Collection entries:
──────────────────────────────

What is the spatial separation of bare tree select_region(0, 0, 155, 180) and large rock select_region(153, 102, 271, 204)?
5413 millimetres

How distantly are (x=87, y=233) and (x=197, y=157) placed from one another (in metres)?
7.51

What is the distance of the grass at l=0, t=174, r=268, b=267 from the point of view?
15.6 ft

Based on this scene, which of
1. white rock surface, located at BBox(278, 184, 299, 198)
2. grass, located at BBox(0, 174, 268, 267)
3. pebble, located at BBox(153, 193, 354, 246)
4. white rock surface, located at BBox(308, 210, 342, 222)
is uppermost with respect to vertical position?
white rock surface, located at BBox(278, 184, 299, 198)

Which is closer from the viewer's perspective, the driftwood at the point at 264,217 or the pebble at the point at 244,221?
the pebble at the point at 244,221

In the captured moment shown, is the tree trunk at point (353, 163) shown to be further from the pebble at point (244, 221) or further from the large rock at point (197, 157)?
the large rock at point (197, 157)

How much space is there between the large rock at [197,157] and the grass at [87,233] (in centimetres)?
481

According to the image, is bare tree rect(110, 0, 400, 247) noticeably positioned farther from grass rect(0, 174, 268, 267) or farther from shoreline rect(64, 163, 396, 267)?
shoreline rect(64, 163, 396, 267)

──────────────────────────────

* _REQUIRED WORK_:
Retype every line of the items above, character for character, without changing anything.

* _SOLUTION_:
What is the spatial separation of bare tree select_region(0, 0, 155, 180) and large rock select_region(153, 102, 271, 204)?
5413 millimetres

How distantly are (x=87, y=233) and (x=197, y=157) placed from one another (in metres)?
7.51

What is the distance of the grass at l=0, t=174, r=268, b=267 from the point of view?
15.6 ft

Based on this scene, which of
1. white rock surface, located at BBox(278, 184, 299, 198)
2. grass, located at BBox(0, 174, 268, 267)
3. pebble, located at BBox(153, 193, 354, 246)
4. white rock surface, located at BBox(308, 210, 342, 222)
is uppermost with respect to vertical position?
white rock surface, located at BBox(278, 184, 299, 198)

Which is closer from the viewer's perspective, the driftwood at the point at 264,217 or the pebble at the point at 244,221?
the pebble at the point at 244,221

In the captured moment shown, is the tree trunk at point (353, 163) shown to be further from the pebble at point (244, 221) or further from the large rock at point (197, 157)?
the large rock at point (197, 157)

How much space is there between the large rock at [197,157] and the grass at [87,233] (in centimetres)?
481

According to the image, is bare tree rect(110, 0, 400, 247) noticeably positioned farther from grass rect(0, 174, 268, 267) or farther from shoreline rect(64, 163, 396, 267)?
shoreline rect(64, 163, 396, 267)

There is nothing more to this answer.